### 演習問題
1: 対象テキストのうち、「あなたはブラフマー、そしてシーターはサラスヴァティー。」という語句を含む箇所から始めて「は、あなたであられるのです。」で終わる部分を正確に引用してください。
2: 対象テキストについて、次の問いに答えてください。
(a) あなたがヴィシュヌであるとき、シーターは誰であるとされていますか。
(b) マハータットヴァから生じるとされているものは何ですか。
(c) ヤマのコンソートとして挙げられているのは誰ですか。

### 対象テキスト
• • • • •
彼女がブラフマーををはじめとする他の子供たちを創造しているのは、あなたの存在によってなのです。三グナから構成されるマーヤーが存在するのは、支えとしてあなたと共に在るからであります。
彼女が絶えず衆生の三つのタイプ――サートウィカ(白)である者、ラジャサ(赤)である者、タマサ(黒)である者――に生を与えているのは、あなたの支えによってなのです。これら三界のこの巨大な家族の中で、あなたは真にその一家の主であられます。
あなたはヴィシュヌ、そしてシーターはラクシュミー・デーヴィー。
あなたはシヴァ、そしてシーターはパールヴァティー。
あなたはブラフマー、そしてシーターはサラスヴァティー。
あなたは太陽神スーリヤ、そしてシーターはプラバー(光輝)。
あなたは月神シャシャーンカ、そしてシーターは吉兆なるローヒニー。
あなたはインドラ、そしてシーターはインドラーニー。
あなたは火神アグニ、そしてシーターはスワーハー。
あなたは一切を破壊する時(カーラ)であるヤマ、そしてシーターはそのコンソートのサムヤミーニー。
あなたは、ああ、世界の主よ、ニッリティであり、シーターはそのコンソートのタマシーであります。
あなたはヴァルナ、そしてシーターはそのコンソートのバルガヴィー。
あなたは風神ヴァ―ユ、そしてシーターはサダガティー。
あなたはクベーラ、ああ、ラーマよ、そしてシーターは繁栄であられます。
あなたは破壊者ルドラ、そしてシーターはルドラーニー。
簡潔に申し上げますと、この宇宙に存在する女性の御姿はすべて、吉兆なるシーターであられるのです。そして、この世に存在するすべての男性の御姿は、あなたであられるのです。
おお、ラグ族の子孫よ! ゆえに、これらの三界においては、あなた方お二人以外に誰も存在していないのです。
不可分性(アヴィヤークリタ)は、真にあなたの反映から生じた無智の範疇であります。そこから、マハータットヴァ(大原因)が生じ、そこからストラートマン(無数の『私』という感覚)が生じ、さらにそこから、無数の微細な身体(リンガ)が生じるのです。
生、死、喜び、苦しみを経験するのは、『私』という感覚からなる観念、ブッディ(知性)、五つの生命エネルギー(プラーナ)、そしてインドリヤ(感覚)です。それは、学者がリンガ・シャリーラ(個々の微細な身体)と呼ぶものなのです。
真にジーヴァと呼ばれるものは、彼(リンガと呼ばれる上記で述べた観念の中の意識の反映)なのです。個々の感覚の中で、それが個々の肉体的身体と共にあるジーヴァである間、身体(ジャガンマーヤー)として宇宙を有しているヒランニャガルバとして顕現するのは、無数の感覚の中の同様の観念の構造なのであります。言葉では表すことができない、無始なるアヴィディヤー(・マーヤー)は、純粋意識が映し出される媒体であるコーザルの付属物(カーラノーパーディ)と呼ばれているものなのです。
• • • • •
### 提供データ
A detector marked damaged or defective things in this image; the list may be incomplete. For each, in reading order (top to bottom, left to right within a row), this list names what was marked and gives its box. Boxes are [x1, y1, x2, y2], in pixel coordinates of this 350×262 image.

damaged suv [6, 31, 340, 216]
• • • • •
### 各問の解答
1:
あなたはブラフマー、そしてシーターはサラスヴァティー。
あなたは太陽神スーリヤ、そしてシーターはプラバー(光輝)。
あなたは月神シャシャーンカ、そしてシーターは吉兆なるローヒニー。
あなたはインドラ、そしてシーターはインドラーニー。
あなたは火神アグニ、そしてシーターはスワーハー。
あなたは一切を破壊する時(カーラ)であるヤマ、そしてシーターはそのコンソートのサムヤミーニー。
あなたは、ああ、世界の主よ、ニッリティであり、シーターはそのコンソートのタマシーであります。
あなたはヴァルナ、そしてシーターはそのコンソートのバルガヴィー。
あなたは風神ヴァ―ユ、そしてシーターはサダガティー。
あなたはクベーラ、ああ、ラーマよ、そしてシーターは繁栄であられます。
あなたは破壊者ルドラ、そしてシーターはルドラーニー。
簡潔に申し上げますと、この宇宙に存在する女性の御姿はすべて、吉兆なるシーターであられるのです。そして、この世に存在するすべての男性の御姿は、あなたであられるのです。

2:
(a) シーターはラクシュミー・デーヴィーであるとされています。
(b) ストラートマン(無数の『私』という感覚)が生じるとされています。
(c) サムヤミーニーが挙げられています。